Dr Christoph Schwitzer, project advisor of the newly founded Lemur Conservation Network, said the situation was getting desperate.

“The fact is that if we don’t act now, we risk losing a lemur species for the first time in two centuries. The importance of the [conservation] projects … simply cannot be overstated,” he said.

“I think the world is maybe waking up to this slowly, very slowly, but not really jumping into action. I think the awareness is maybe getting there but people don’t really still seem to feel it’s something they can contribute to or want to contribute to.

“We need to get more people together to save the lemur.”

He said the precise amount raised following the 2013 appeal had not been collated – the money has gone to various different groups – but he estimated they had raised between 10 and 20 per cent of the £5m they needed to fund a three-year conservation drive.

“There were some very heartening responses initially from various people and organisations. Someone in Hong Kong said ‘my daughter really wants to raise money for lemurs in her school’ and every little helps … but we need to step it up a level or we won’t get anywhere,” said Dr Schwitzer, who is also conservation director at Bristol Zoological Society.

“I’m remaining optimistic because otherwise I might as well give up, I think. I simply don’t want my children, who are three, six and eight, to go to Madagascar in 20 years and say ‘daddy, there’s not much here anymore, daddy why haven’t you done anything?”

Madagascar was plunged into chaos after a coup in 2009 until democracy was restored in 2013 and it is now one of the poorest countries in Africa. Much of the slash-and-burn forest clearance is done by subsistence farmers in order to grow food to survive.

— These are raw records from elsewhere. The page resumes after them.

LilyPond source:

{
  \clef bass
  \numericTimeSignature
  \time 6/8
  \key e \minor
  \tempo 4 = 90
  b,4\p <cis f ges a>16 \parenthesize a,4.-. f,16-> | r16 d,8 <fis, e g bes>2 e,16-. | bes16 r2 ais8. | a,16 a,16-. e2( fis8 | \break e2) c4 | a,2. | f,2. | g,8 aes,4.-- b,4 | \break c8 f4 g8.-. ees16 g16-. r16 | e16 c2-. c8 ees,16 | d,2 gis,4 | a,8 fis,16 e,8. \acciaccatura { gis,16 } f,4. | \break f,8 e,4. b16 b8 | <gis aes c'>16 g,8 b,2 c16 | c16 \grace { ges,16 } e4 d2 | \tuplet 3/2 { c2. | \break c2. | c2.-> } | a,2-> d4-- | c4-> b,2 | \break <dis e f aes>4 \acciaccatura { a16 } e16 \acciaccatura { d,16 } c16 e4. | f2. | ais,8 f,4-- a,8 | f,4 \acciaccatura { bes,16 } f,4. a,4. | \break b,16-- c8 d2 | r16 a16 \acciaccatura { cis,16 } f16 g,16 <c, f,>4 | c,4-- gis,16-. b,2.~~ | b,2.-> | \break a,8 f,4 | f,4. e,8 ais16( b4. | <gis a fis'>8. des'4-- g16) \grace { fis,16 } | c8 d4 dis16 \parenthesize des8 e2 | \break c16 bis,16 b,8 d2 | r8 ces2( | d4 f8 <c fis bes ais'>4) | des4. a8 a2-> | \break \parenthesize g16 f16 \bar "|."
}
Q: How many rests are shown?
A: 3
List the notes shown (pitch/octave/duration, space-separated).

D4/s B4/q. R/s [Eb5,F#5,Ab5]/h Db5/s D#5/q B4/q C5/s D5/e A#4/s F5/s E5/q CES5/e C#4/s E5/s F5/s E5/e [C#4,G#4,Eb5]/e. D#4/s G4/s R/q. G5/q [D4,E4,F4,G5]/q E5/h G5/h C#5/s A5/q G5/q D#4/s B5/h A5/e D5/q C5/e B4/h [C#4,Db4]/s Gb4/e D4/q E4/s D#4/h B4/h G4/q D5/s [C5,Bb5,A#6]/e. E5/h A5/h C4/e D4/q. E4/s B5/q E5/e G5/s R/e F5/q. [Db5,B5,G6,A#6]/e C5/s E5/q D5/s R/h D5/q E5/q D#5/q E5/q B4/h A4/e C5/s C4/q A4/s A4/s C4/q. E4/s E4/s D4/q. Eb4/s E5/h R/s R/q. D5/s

But the potential value of lemurs as a tourist attraction is one strand of the conservation drive. In some areas, local people have trained themselves to be nature guides and this is a model the conservationists are keen to replicate elsewhere.

Dr Jonah Ratsimbazafy, a vice-chair of the International Union for Conservation of Nature’s primate specialist group, said thousands of families were already depending on lemurs for their livelihoods.

“Lemurs are the goose laying the golden eggs for Madagascar,” he said. “Tourists are not going to come and see empty forests without lemurs.”

DreamWorks, which made the film Madagascar, did not respond to a request for a comment.